20 Feb 2019 | OP ED Watch

In the National Post Rex Murphy lowers the boom on the new American left’s “Green New Deal”, crediting Ocasio-Cortez for being “a Greener who says what is on the Green mind, who doesn’t water down the message to avoid scaring off people whose feet occasionally make contact with the ground” before pointing out that she wants to shut down Fed-Ex and Amazon by grounding all airplanes, refit every house, home and shed in America in under a decade with an imaginary workforce, and shut down GM, Ford and their unions while guaranteeing an income from some imaginary source even to those “unwilling to work”. Oddly, she’s not alone.

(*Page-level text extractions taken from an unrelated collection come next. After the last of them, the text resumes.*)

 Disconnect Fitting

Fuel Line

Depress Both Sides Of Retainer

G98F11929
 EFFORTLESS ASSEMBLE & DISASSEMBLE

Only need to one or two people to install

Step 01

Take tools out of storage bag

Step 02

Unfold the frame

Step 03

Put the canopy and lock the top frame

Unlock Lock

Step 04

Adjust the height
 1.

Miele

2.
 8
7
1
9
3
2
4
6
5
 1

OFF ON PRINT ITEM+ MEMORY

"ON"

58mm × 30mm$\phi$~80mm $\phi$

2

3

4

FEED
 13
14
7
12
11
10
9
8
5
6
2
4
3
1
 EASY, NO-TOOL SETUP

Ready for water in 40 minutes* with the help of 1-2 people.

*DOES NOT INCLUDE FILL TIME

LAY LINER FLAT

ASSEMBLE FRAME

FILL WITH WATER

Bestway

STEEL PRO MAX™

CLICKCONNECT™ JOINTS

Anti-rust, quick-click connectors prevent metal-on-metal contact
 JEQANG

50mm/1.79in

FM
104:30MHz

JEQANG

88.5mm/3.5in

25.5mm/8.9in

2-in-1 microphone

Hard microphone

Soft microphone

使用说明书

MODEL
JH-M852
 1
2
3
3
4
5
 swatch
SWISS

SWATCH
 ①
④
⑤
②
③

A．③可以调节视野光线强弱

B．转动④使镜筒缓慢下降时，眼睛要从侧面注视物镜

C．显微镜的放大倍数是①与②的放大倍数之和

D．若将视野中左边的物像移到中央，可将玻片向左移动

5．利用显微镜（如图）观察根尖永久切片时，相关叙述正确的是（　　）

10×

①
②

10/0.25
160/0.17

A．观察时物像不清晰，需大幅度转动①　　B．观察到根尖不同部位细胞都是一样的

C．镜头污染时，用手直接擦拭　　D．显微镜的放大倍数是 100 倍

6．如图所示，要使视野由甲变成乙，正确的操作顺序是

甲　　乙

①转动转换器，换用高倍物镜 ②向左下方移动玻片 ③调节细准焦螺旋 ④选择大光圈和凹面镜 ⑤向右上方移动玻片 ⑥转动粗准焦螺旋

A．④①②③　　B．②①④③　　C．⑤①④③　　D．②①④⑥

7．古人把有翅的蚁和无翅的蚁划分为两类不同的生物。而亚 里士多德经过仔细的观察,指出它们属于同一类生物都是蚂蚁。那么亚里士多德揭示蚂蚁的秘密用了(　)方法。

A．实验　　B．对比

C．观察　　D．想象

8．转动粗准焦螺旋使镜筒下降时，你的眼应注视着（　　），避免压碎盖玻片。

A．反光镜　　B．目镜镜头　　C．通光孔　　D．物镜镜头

The “Green New Deal” is so popular the U.S. Congress is going to vote on a non-binding resolution endorsing it from Ocasio-Cortez and, in the Senate, Edward Markey of Massachusetts. And Democrats are in a bind over whether to support it because it’s so popular despite or even because of its ludicrousness and overreach into everything from nationalized health care to housing.

Well, some are. Every Democratic Senator running for President has endorsed it and it has 11 Senate sponsors. Nancy Pelosi on the other hand dismissed it as a “green dream” and Associated Press, a news outlet, warned that Republican Senate Majority Leader Mitch McConnell “wields Green New Deal as bludgeon against Dems” in a cunning ploy to let their own party’s resolution come to a vote so they’ll look radical. They could foil this plot by voting against it, presumably. Except they just can’t look away.

David Leonhardt, a premium New York Times columnist who tries very hard to be reasonable, says “The Green New Deal is not a good piece of policy. But I’m glad it exists…. because climate change and the stagnation of mass living standards are both defining challenges for this country…. The plan doesn’t ask what is politically possible today. It asks what needs to be done and tries to change the definition of politically possible. ‘Climate change is an unprecedented emergency that requires unprecedented action,’ Michael Grunwald writes in Politico, ‘so America needs to try to do seemingly impossible things.’ The Green New Deal rightly rejects the choice between helping American workers and taking on climate change…. By focusing on the terrifying state of the climate, the plan will likely nudge other Democrats toward their own ambitious climate proposals.” Thus “[f]or all its flaws… the Green New Deal is a useful call to action.”

Other Democrats say don’t fixate on the details, there’s lots more where that came from. Including, evidently, Ocasio-Cortez herself, who has been trying hard though unsuccessfully to distance herself from a very embarrassing FAQ about the Green New Deal emitted by, of all outfits, her own office. And an especially troubling critique by Nicolas Loris on The Daily Signal says that if the U.S. did implement the Green New Deal the one thing it would not to is change the global climate; even using the alarmists’ models, a complete cessation of US CO2 emissions by 2030 would reduce the temperature increase by 2100 by 0.137 degrees. (And if every industrialized nation did the same, 0.278 degrees.)

Are there so few left in the Democratic party or among climate alarmists willing to say bluntly, with Rex Murphy, that nonsense is nonsense no matter how totally much you care about the planet?

3 comments on “Green baloney”

  1. Some people see things the way they are, and ask why? Occasional-Cortex imagines the way things couldn't be, and asks why not?

  2. We could ground the planes for everyone but the politicians - they, of course, have to fly to get their job done and make progress.
    Their needs are important - nothing like the situation for the rest of us.
    How did I not see this before ... silly me.